I feel like y'all are sort of beating about the bush. The question is, is the absolute letter all that matters, or does intent factor into it? Intent is a difficult thing to measure, so some would say it should be discounted entirely, but I see that as short-sighted. If we have the opportunity to divine the spirit of the law, we should. Leave excruciating textual analysis for a time that we can't just call up the people who wrote and voted for the law and ask them what how they meant for it to work.
The "spirit of the law" is a conjuration of judges who bristle at the idea of legislative supremacy. Rather than recognizing that the federal government makes law through the processes of bicameralism and presentment, it permits the judge to usurp for him- or herself the legislative task.
The idea of a "spirit of the law" is today antiquated, thankfully. It has been largely displaced by textualism and replaced by purposivism. In other words, some people think laws should be interpreted in accordance with their
purposes, or the subjective intentions of those who enacted them. But this invites judges to climb what Justice Scalia has referred to as the "ladder of ambiguity," whereby the judge defines the purpose of a statute and enters judgment accordingly. So, in
King, is the
purpose of the law to expand health insurance coverage primarily through state action? Or to expand health insurance coverage through whatever means? Or generally to improve the health of the populace? Which statement of purpose a judge chooses may very well dictate the outcome of the case, and there is no objective standard to which he or she may resort (other than the text, naturally).
Additionally, purposivism pretends that a statute (or legislature) has
an intent or
a purpose.
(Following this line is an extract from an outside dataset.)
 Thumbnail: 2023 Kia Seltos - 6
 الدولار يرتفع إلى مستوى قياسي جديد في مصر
But a legislature is composed of many individuals, each of whom may have harbored his or her own understanding and intention in voting for the law--which may have been no understanding at all. A statute is the product of many minds working together, often working at cross-purposes and with different understandings of the meaning of the language used. For all we know, the only purpose or intention shared by every legislator who voted for a bill is that that bill, as voted on, become law.
But, you ask, why not just go ask the legislators who enacted the statute what their intent was? This commits the error a number of others have committed, choosing to ignore the statute enacted by Congress in favor of polling
post hoc, self-serving justifications. If we want to know what the statute means, we can read it. That's why it's written. We are not bound by unenacted subjective intentions, purposes, or understandings. Laws do not become enacted through the silent assent of legislators; they become enacted through the processes outlined in the Constitution (i.e., bicameralism and presentment). The statute, once enacted, is binding law, and nothing else is.
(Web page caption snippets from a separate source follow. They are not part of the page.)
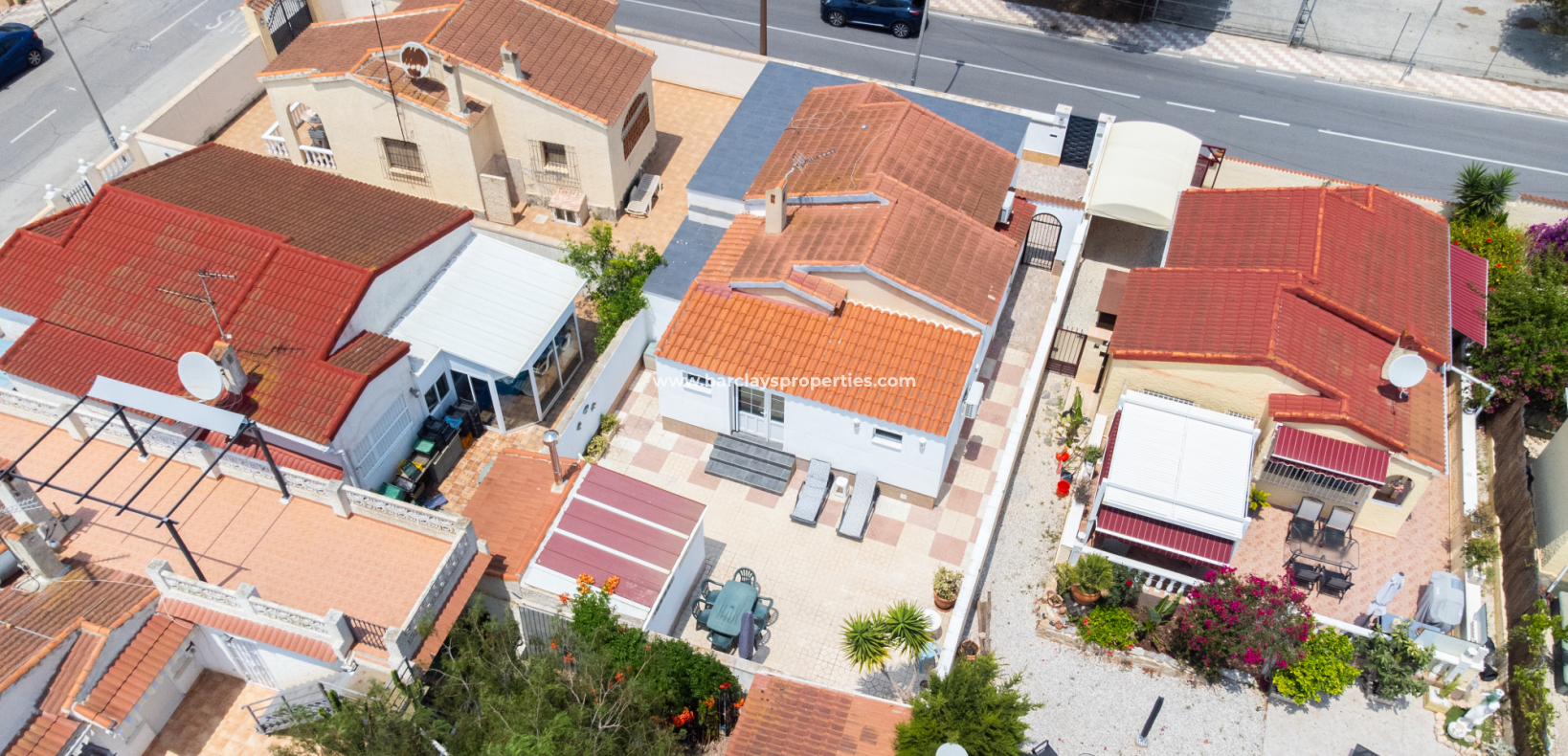 Villa à vendre avec espace pour une piscine à La Marina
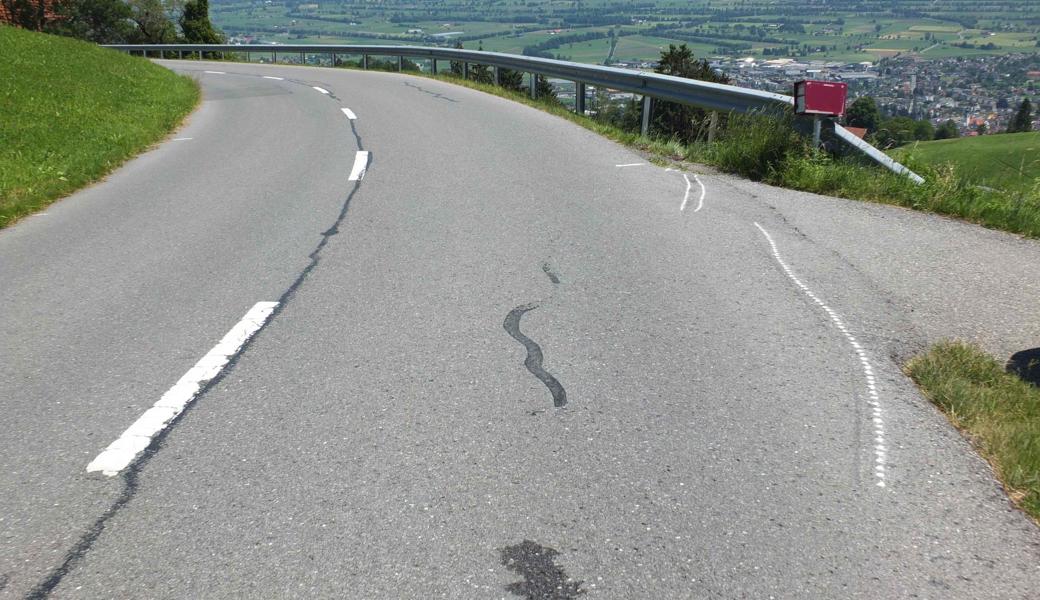 Hier stürzte der Motorradfahrer und rutschte unter der Leitplanke hindurch.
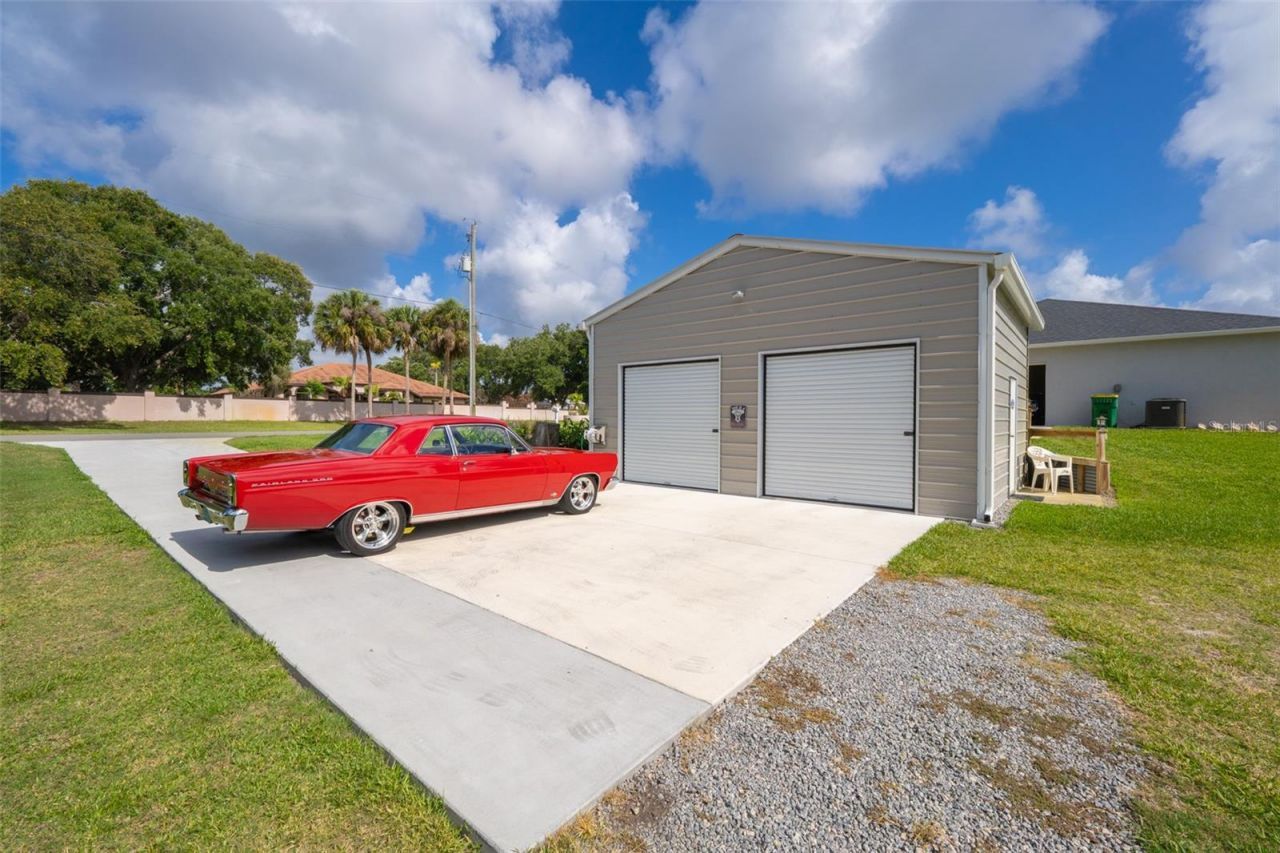 2970 N Tropical Trail, Merritt Island, FL 32953 Photo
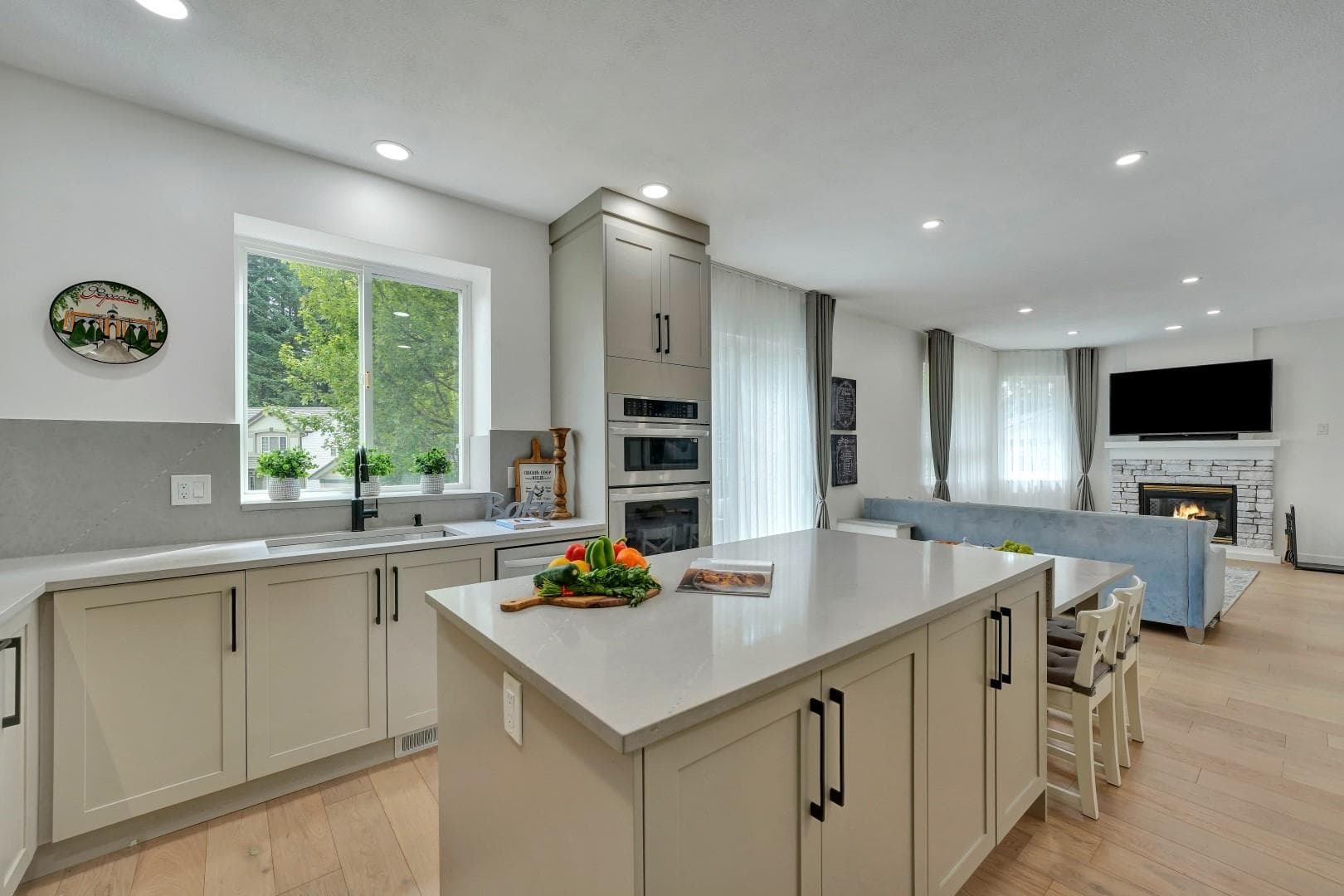 2501 Mica Place, Coquitlam, V3E 3K7 — photo 5
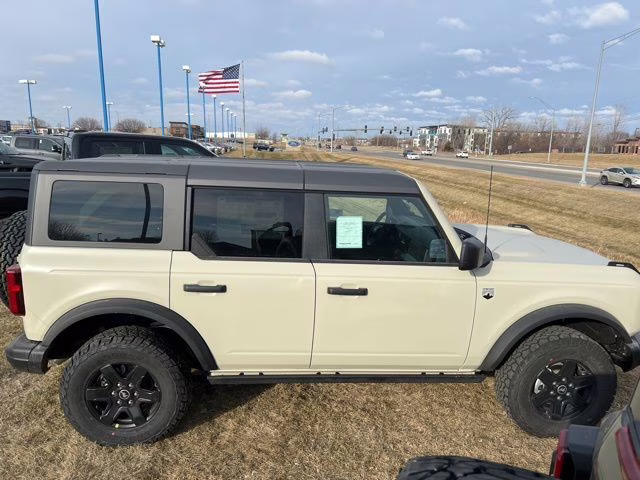 2025 Desert Sand Ford Bronco Big Bend 4X4 SUV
You haven't really demonstrated any reason why you should be respected. Do I need to go into arguments about whether or not the Earth is 6000 years old with that mentality in mind?
Right, they could have said any of those things, but instead they said that the federal exchange would stand in for the state one, as "such exchange," which means exactly the same thing.
Regarding your first sentence, I will no longer respond to your posts concerning
King (which may not strike you as a loss, but which I do consider regrettable in light of your most recent post on that topic, wherein you finally--
finally--offer a substantive argument). You've shown yourself incapable of having an adult conversation on this subject.
But, before I go, regarding your second, the phrase "such exchange" cannot bear the weight you want it to carry. "Such," in context, refers back to the Exchange described earlier in section 1321--i.e., an Exchange that meets the requirements of HHS regulations. But 36B doesn't say that credits are available for insurance purchased through an Exchange that meets the requirements of 1321 and associated regulations; it says they are available for insurance purchased through an Exchange "established by the State." "Such" does not change who established the Exchange, which is what matters under 36B.
I also think intent can be impossible to gauge, when presented with situations that were probably never thought of when creating the law or court precedent, and we might as well just admit that personal ideology is the only thing that matters at that point.
I don't care if you're liberal, conservative, or claim to be an "original textualist", your argument when intent is unclear is always going to be decided by the outcome you want to see.
Not so. The textualist, when confronted with a silent text, will not impose his or her views on that silence. He or she will recognize that the statute does not answer the question before the court. Here's Justice Scalia's approach, as explained in the book,
Reading Law, which he co-wrote with Bryan Garner:
Scalia & Garner said:
The principle that a matter not covered is not covered is so obvious that it seems absurd to recite it. The judge should not presume that every statute answers every question, the answers to be discovered through interpretation. . . .
Yet some authorities assert the judicial power, even the judicial responsibility, to supply words or even whole provisions that have been omitted. Some of them would have the court "reconstruct what the enacting legislature would have wanted" if it had addressed the overlooked case.
. . .
The traditional view, and the one we support, is to the contrary. The absent provision cannot be supplied by the courrts. What the legislature "would have wanted" it did not provide, and that is an end of the matter.
. . .
The search for what the legislature "would have wanted" is invariably either a deception or a delusion. What is a gap anyway? . . . t is the space between what the statute provides and what the gap-finding judge thinks it should have provided. . . . What has been omitted in the gap invariably turns out to be what the judge believes desirable--so gap-filling ultimately comes down to the assertion of an inherent judicial power to write the law. . . . Judicial amendment flatly contradicts democratic self-governance.